Corrió hacia su aparato telefónico, con el pedazo de cartón atesorado como si fuera una joya, su posesión más preciada. Giró el disco una decena de veces y esperó. Escuchó señal y el tono al otro lado. Sin embargo, nadie parecía tener la intención de coger la llamada. Aguardó unos segundos con el auricular sobre la oreja y en el momento en el que, aburrida y desesperada, iba a colgar, una vocecita se alzó desde el micrófono.

—¿Sí? ¿Hola? —replicó una mujer.

—Sí, hola —se apresuró Irina a contestar—. ¿Es el Duende Verde?

—Sí, es aquí. Pero me temo que hoy está cerrado.

—¿Y Jota? —le espetó la detective.

La mujer al otro lado de la línea hizo una pausa y se tomó un instante para contestar.
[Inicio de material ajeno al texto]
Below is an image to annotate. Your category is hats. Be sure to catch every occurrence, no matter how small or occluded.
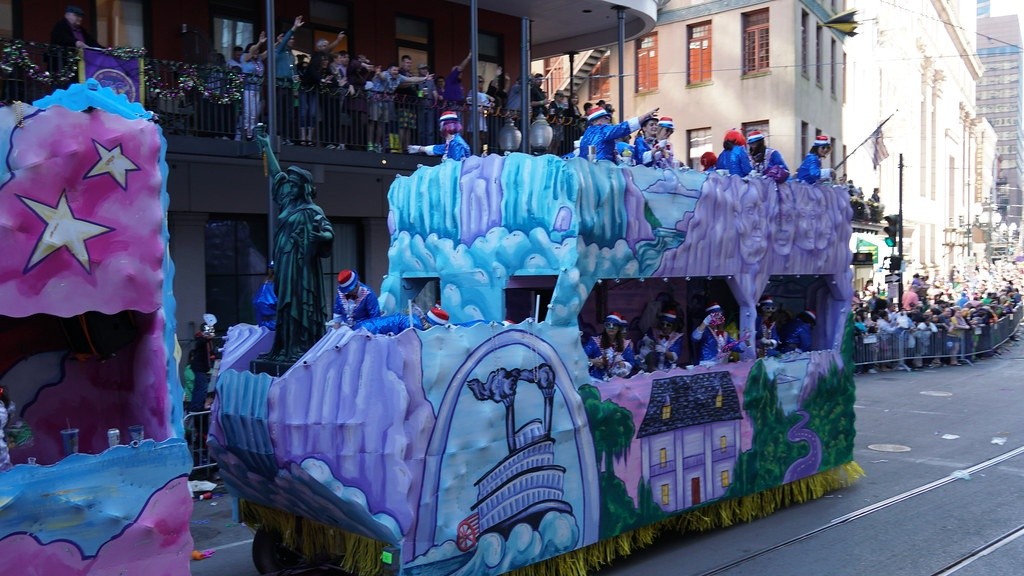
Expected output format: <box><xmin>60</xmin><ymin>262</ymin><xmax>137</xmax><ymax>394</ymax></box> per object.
<box><xmin>641</xmin><ymin>114</ymin><xmax>658</xmax><ymax>123</ymax></box>
<box><xmin>657</xmin><ymin>117</ymin><xmax>673</xmax><ymax>129</ymax></box>
<box><xmin>586</xmin><ymin>107</ymin><xmax>610</xmax><ymax>123</ymax></box>
<box><xmin>596</xmin><ymin>100</ymin><xmax>604</xmax><ymax>105</ymax></box>
<box><xmin>337</xmin><ymin>270</ymin><xmax>358</xmax><ymax>293</ymax></box>
<box><xmin>425</xmin><ymin>308</ymin><xmax>449</xmax><ymax>326</ymax></box>
<box><xmin>705</xmin><ymin>302</ymin><xmax>723</xmax><ymax>317</ymax></box>
<box><xmin>65</xmin><ymin>5</ymin><xmax>86</xmax><ymax>17</ymax></box>
<box><xmin>803</xmin><ymin>307</ymin><xmax>816</xmax><ymax>325</ymax></box>
<box><xmin>604</xmin><ymin>312</ymin><xmax>627</xmax><ymax>326</ymax></box>
<box><xmin>747</xmin><ymin>131</ymin><xmax>765</xmax><ymax>144</ymax></box>
<box><xmin>417</xmin><ymin>64</ymin><xmax>430</xmax><ymax>70</ymax></box>
<box><xmin>439</xmin><ymin>111</ymin><xmax>461</xmax><ymax>123</ymax></box>
<box><xmin>658</xmin><ymin>310</ymin><xmax>676</xmax><ymax>323</ymax></box>
<box><xmin>813</xmin><ymin>135</ymin><xmax>831</xmax><ymax>147</ymax></box>
<box><xmin>758</xmin><ymin>295</ymin><xmax>774</xmax><ymax>306</ymax></box>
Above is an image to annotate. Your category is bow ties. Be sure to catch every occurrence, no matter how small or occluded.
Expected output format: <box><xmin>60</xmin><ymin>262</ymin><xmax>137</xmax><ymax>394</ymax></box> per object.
<box><xmin>606</xmin><ymin>342</ymin><xmax>616</xmax><ymax>350</ymax></box>
<box><xmin>345</xmin><ymin>294</ymin><xmax>358</xmax><ymax>300</ymax></box>
<box><xmin>763</xmin><ymin>320</ymin><xmax>772</xmax><ymax>328</ymax></box>
<box><xmin>716</xmin><ymin>330</ymin><xmax>724</xmax><ymax>337</ymax></box>
<box><xmin>660</xmin><ymin>335</ymin><xmax>670</xmax><ymax>341</ymax></box>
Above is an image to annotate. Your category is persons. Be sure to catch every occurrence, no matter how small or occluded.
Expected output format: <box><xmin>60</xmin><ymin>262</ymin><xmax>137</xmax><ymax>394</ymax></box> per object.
<box><xmin>252</xmin><ymin>259</ymin><xmax>280</xmax><ymax>331</ymax></box>
<box><xmin>199</xmin><ymin>16</ymin><xmax>615</xmax><ymax>158</ymax></box>
<box><xmin>47</xmin><ymin>6</ymin><xmax>112</xmax><ymax>97</ymax></box>
<box><xmin>258</xmin><ymin>132</ymin><xmax>335</xmax><ymax>363</ymax></box>
<box><xmin>325</xmin><ymin>268</ymin><xmax>381</xmax><ymax>333</ymax></box>
<box><xmin>182</xmin><ymin>322</ymin><xmax>238</xmax><ymax>473</ymax></box>
<box><xmin>406</xmin><ymin>111</ymin><xmax>471</xmax><ymax>163</ymax></box>
<box><xmin>352</xmin><ymin>301</ymin><xmax>517</xmax><ymax>337</ymax></box>
<box><xmin>690</xmin><ymin>295</ymin><xmax>816</xmax><ymax>366</ymax></box>
<box><xmin>840</xmin><ymin>174</ymin><xmax>1024</xmax><ymax>376</ymax></box>
<box><xmin>578</xmin><ymin>307</ymin><xmax>686</xmax><ymax>383</ymax></box>
<box><xmin>562</xmin><ymin>105</ymin><xmax>837</xmax><ymax>186</ymax></box>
—Jota está muerto —dijo con la voz quebrada por la pena.

—¿Muerto? ¿El cartel era por Jota? —Irina le dio la réplica con atropello.

—Sí. Lo encontraron esta madrugada. Se lo han cargado. —Se notaba que había reunido toda su fortaleza para expresar aquel hecho.

—No jodas, no puede ser. —A la vez negó con la cabeza, aunque el ademán resultó inconsciente por completo.

—Ya te digo, estamos desolados, como comprenderás…

—¡Joder! ¡Menudo marrón! Lo siento en el alma, me caía bien el muy cabrón. —Justo cuando había terminado la frase, se dio cuenta de lo inconveniente de lo dicho.

—Nada, tranquila y muchas gracias. ¿Venías mucho por aquí?

—No había fallado una noche desde que abrió ese tugurio.

—Ah. Entonces seguro que te conozco.

—Seguro que sí.

—¿Cómo te llamas?

—Irina.

—Yo soy Rosa. Creo que ya sé quién eres.

—Hola, Rosa. Sí, de hecho, me serviste tú la pasada noche.

—Sí, ya caigo. Espera —titubeó unos instantes—, morena, pelo corto, bebías whisky…

—Eso es, esa soy yo. Nada me define mejor que pegada a una botella de alcohol, ja, ja, ja —bromeó y de nuevo se dio cuenta de que había metido la pata, pues la camarera no se encontraría con ánimos para guasas. De repente recordó una conversación de borrachos de madrugada, cuando el Duende Verde ya se había pasado unas horas del toque de queda, en la que Jota le confesó que estaba enamorado de una muchacha y que su ilusión era formar una familia con ella.

—¿Lo querías mucho? —preguntó Irina.

—Estábamos pensando en tener un crío… —replicó entre balbuceos la agrietada voz que surgía del aparato.

—No quería ponerte más triste —se disculpó la detective—. Soy poli, si puedo averiguar algo que pueda ayudarte, lo haré —se ofreció.

—Muchas gracias, Irina. Y gracias por llamar.

—De nada, lo que sea por Jota.

Se despidieron.

Se había precipitado en su oferta de ayuda, estaba suspendida y no tenía acceso a los recursos de la policía.

«¡Joder, han liquidado a Jota!» Aún no podía creerlo. El tipo afable y campechano que le servía el licor prohibido, aquel que siempre tenía una buena cara para mantener una conversación de amigo con una policía jodida de la vida y hasta las trancas de priva. Necesitaba hacer algo. Sentía una angustia que se le había instalado en el estómago. Tenía que hacer algo por Jota y sobre todo por la pobre de Rosa. O no se llamaba Irina Gryzina ni era detective de la polis. Oh, vaya, no, no lo era.